(Lines of spatial reasoning questions)
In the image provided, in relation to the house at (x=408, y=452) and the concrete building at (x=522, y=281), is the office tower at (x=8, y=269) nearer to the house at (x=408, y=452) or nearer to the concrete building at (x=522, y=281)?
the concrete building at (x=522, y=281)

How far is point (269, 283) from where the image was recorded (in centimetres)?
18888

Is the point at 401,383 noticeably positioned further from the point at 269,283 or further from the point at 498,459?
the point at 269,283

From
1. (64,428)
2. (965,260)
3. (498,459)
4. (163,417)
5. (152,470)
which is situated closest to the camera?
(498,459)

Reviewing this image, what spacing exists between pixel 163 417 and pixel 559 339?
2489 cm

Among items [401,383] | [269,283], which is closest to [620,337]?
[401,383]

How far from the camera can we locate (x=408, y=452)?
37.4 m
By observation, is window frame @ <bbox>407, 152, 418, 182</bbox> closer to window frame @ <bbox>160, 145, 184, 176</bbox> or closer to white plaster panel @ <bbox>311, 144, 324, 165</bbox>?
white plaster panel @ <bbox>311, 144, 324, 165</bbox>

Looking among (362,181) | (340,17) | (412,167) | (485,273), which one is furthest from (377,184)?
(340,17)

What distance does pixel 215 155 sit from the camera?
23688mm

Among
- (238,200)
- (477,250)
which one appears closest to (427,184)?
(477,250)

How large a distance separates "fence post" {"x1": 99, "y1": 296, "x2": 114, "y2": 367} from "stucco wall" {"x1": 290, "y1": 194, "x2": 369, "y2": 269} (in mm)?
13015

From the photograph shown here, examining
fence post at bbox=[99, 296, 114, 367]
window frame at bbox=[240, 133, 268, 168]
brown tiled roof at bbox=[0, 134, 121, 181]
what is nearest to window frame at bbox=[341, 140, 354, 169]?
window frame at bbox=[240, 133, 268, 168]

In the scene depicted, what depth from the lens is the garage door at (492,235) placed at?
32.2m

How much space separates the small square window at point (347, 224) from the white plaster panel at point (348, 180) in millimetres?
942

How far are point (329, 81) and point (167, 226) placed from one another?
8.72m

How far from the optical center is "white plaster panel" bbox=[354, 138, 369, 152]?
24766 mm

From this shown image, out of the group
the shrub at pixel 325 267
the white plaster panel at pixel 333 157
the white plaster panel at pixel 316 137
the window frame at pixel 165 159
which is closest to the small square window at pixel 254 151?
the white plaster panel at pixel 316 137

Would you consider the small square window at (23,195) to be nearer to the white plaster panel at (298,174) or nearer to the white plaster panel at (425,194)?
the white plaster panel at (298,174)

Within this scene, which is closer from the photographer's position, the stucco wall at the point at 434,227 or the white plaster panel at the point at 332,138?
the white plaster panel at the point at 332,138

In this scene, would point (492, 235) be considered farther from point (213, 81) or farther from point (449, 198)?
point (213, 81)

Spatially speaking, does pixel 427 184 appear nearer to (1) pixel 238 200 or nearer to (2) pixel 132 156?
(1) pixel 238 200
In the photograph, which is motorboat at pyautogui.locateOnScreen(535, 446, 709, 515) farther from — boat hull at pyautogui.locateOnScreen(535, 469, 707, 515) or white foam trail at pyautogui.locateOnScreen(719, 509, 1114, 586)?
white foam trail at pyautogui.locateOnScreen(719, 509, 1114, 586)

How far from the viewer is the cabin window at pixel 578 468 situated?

- _Directive_
Quote the lines from the one containing "In this scene, would" through the end of the lines, both ends included.

- _Written answer_
In this scene, would point (492, 235) be considered farther from point (213, 81) or farther from point (449, 198)?
point (213, 81)

Spatially speaking, does pixel 427 184 appear nearer to (1) pixel 238 200 or nearer to (2) pixel 132 156?
(1) pixel 238 200
In the photograph, which is motorboat at pyautogui.locateOnScreen(535, 446, 709, 515) farther from — boat hull at pyautogui.locateOnScreen(535, 469, 707, 515) or white foam trail at pyautogui.locateOnScreen(719, 509, 1114, 586)?
white foam trail at pyautogui.locateOnScreen(719, 509, 1114, 586)

How far from the viewer is the cabin window at pixel 578 468 situated?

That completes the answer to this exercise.